News

Actions

Navy begins process of assisting residents affected by jet crash

Posted at 10:56 AM, Apr 08, 2012
and last updated 2012-04-11 10:03:40-04

Seeing the movie-like devastation in the Mayfair Mews apartment complex is unreal to the folks affected, like Robin Twisdale and her husband Ben Dishner.

“We lost everything. This is what I’ve got. This is what I have. That is what she has,” he says, pointing to the clothes that he has on.

Just the clothes on their back. Everything else they say was incinerated in the blink of an eye when a Navy F/A-18 crashed into their apartment and caught fire.

“Unreal. It’s just so unreal. You expect to see something like that on a movie. I mean, you know, stuff like that don’t happen in real life,” he says.

Here at the Law Enforcement Training Academy today, there was a long line of people begging for assistance. Ben and Robin say they were promised money to buy new clothes, food, and two weeks in a hotel.

The agencies here today, including the Navy’s legal department and Department of Human Services, were set up to handle longer term needs as well, like replacing medications and finding a new apartment.

“We have the ability to reach out to those people and disperse funds to them to help them recover some of their life,” said Admiral John C. Harvey, Commander of U.S. Fleet Forces.
But how about the things that can’t be replace, like the ashes of Robin’s late brother.
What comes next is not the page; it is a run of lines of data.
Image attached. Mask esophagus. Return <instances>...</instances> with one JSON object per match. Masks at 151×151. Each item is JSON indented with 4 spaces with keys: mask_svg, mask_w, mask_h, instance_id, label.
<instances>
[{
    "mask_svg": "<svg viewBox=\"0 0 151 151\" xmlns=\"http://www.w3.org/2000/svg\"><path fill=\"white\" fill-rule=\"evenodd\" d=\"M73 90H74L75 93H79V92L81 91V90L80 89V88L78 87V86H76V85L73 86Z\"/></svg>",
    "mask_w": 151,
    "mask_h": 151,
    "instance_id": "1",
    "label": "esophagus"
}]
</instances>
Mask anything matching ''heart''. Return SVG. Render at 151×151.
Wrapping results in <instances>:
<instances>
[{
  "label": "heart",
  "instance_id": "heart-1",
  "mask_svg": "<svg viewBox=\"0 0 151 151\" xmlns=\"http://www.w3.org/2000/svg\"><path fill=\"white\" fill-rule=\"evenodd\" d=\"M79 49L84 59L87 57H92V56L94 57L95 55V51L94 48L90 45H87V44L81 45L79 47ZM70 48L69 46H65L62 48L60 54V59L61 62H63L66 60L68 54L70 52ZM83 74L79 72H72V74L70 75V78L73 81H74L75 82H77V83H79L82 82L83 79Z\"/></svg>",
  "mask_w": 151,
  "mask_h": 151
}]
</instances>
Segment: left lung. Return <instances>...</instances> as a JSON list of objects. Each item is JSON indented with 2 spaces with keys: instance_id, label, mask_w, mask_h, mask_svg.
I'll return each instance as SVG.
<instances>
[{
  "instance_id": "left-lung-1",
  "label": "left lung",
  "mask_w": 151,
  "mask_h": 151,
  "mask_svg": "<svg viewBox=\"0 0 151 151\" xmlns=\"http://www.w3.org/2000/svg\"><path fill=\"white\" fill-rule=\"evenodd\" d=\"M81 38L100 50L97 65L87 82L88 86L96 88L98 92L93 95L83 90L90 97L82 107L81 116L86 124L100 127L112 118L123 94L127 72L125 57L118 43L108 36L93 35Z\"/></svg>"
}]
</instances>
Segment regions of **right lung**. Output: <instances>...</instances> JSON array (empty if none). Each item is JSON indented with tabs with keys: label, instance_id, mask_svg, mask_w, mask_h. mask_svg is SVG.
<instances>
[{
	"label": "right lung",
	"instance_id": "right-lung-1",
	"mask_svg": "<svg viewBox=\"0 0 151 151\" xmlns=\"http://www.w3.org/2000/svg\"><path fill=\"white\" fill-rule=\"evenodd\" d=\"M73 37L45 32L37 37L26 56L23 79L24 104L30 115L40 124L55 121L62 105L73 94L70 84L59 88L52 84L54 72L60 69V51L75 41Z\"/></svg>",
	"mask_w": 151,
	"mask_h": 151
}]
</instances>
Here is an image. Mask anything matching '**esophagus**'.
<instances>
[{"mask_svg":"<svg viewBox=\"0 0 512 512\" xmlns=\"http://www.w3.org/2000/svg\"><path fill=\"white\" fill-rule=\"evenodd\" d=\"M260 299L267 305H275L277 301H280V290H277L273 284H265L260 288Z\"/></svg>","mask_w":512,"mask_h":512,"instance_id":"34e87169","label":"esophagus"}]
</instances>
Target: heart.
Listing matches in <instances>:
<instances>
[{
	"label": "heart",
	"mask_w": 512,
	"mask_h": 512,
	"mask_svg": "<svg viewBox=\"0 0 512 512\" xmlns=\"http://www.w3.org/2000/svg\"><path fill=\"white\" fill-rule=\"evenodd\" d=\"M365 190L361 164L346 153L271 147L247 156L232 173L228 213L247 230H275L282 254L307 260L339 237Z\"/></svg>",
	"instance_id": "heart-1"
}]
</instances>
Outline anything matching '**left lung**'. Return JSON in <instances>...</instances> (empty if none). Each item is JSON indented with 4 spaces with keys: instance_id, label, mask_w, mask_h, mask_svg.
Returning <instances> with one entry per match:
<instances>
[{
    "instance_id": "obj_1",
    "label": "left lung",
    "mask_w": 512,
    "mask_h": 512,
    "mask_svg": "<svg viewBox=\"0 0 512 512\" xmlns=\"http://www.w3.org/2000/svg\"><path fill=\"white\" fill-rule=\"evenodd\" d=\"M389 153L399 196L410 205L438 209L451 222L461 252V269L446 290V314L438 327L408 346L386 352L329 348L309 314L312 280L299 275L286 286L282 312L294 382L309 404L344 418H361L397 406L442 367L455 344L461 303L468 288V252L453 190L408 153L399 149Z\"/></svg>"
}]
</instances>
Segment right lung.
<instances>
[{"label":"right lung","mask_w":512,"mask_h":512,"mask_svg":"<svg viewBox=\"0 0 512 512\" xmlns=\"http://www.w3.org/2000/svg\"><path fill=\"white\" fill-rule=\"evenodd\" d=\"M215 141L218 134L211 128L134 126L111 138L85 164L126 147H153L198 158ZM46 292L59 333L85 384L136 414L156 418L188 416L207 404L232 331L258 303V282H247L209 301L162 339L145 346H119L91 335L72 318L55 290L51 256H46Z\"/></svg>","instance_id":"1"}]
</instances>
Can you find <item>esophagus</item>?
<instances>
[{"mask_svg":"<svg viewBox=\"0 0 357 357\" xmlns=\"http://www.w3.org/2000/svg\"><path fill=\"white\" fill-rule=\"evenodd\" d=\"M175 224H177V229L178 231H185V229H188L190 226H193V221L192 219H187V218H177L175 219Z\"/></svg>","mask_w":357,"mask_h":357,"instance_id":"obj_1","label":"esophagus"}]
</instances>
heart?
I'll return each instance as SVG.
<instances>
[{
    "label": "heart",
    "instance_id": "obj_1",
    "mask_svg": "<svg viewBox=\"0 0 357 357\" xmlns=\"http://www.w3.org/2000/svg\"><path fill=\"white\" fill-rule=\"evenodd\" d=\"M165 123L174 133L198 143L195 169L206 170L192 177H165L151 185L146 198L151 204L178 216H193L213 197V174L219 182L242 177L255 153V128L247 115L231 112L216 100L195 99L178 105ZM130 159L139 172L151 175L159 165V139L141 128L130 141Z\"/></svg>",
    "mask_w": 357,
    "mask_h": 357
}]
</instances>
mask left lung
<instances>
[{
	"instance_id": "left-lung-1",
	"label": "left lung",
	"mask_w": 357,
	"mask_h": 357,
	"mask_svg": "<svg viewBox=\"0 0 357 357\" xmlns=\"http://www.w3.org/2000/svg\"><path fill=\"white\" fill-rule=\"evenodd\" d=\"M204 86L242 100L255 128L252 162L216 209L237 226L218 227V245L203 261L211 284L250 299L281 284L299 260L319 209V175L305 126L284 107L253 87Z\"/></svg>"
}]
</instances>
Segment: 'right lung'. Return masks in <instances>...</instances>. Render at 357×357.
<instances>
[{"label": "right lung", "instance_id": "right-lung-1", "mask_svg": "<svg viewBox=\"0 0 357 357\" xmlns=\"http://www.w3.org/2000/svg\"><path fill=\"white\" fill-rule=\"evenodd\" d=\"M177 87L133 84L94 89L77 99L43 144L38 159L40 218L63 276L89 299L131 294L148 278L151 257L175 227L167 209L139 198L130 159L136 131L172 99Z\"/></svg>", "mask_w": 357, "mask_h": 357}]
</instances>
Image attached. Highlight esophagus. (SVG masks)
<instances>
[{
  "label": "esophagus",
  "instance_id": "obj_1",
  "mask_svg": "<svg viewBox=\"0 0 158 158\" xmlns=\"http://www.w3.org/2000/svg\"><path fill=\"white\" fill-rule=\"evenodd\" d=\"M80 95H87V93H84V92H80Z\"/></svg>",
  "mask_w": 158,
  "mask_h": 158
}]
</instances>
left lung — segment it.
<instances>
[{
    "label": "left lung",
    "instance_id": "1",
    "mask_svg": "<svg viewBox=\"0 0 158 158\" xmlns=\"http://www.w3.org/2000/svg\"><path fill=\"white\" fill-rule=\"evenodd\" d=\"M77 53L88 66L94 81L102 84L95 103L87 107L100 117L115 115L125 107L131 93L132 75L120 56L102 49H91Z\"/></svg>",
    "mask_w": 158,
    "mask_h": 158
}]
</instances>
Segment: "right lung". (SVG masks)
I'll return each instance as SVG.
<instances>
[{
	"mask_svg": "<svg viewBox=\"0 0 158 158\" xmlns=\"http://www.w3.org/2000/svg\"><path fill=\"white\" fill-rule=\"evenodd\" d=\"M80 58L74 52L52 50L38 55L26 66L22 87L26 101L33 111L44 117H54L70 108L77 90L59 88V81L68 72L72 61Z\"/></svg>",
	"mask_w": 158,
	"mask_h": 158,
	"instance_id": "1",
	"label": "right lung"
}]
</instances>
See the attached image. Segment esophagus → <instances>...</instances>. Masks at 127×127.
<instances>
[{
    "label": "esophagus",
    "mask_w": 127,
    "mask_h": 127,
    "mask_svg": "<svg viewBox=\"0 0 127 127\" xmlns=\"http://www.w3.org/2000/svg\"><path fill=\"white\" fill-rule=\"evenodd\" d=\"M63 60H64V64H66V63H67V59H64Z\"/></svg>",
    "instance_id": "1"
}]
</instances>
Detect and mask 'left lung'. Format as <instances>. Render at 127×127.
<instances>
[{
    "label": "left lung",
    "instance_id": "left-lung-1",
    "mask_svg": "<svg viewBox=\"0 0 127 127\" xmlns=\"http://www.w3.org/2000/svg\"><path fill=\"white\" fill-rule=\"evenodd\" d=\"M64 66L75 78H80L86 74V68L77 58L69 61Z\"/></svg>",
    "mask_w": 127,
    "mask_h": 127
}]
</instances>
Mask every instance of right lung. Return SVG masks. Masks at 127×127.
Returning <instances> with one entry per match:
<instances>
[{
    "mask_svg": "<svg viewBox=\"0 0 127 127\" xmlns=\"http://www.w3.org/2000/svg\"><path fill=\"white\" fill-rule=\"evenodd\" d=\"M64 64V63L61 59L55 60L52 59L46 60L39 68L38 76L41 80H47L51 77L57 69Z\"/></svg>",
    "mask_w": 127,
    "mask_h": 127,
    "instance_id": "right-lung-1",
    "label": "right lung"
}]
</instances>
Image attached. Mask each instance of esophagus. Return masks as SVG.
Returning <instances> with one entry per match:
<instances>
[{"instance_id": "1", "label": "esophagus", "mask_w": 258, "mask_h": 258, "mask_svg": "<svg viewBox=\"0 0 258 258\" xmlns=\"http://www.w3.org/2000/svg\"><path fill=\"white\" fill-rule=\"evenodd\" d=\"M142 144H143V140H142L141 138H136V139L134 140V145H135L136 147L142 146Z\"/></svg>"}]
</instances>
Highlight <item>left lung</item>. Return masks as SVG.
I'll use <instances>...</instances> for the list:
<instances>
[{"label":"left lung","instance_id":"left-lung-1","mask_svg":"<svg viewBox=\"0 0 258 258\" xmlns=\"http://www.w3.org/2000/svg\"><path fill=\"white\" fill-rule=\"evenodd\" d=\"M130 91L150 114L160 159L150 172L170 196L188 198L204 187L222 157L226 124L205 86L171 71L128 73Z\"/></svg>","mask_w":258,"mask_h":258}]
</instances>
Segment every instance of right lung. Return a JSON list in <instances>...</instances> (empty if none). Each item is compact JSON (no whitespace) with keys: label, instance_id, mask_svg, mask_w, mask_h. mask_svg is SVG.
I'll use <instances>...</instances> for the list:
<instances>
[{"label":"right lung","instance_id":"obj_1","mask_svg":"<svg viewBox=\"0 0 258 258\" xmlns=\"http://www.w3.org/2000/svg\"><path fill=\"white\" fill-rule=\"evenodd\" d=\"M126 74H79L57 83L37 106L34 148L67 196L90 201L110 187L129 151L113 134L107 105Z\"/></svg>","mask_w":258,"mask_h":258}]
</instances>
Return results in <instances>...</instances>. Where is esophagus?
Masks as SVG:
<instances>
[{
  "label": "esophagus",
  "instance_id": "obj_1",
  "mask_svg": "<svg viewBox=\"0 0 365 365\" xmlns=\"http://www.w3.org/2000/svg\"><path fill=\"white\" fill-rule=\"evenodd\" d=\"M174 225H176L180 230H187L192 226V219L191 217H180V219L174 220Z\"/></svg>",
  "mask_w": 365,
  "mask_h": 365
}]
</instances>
That brought tears to her eyes.

“Then I’m trying to figure out how I’m going to tell my brother’s kids that I was saving his ashes for, what am I going to tell them? Ya know, I had your dad but now I don’t? You know you can’t go out and say I want to go buy my brother’s ashes again. You can’t do that,” she says.

But for the stuff that can be purchased again, Robin told me the money they applied for will be deposited into their ban k account on Monday. Other folks told NewsChannel 3 there were getting the money deposited earlier in the week.

So as they deal with the here and now, the fact that only seven people were hurt, that’s something that Robin and Ben are holding onto as they wait for financial assistance.

“That’s the one good thing that you’ve gotta try and take away from it, to hold on to, to keep from losing your mind,” Ben says.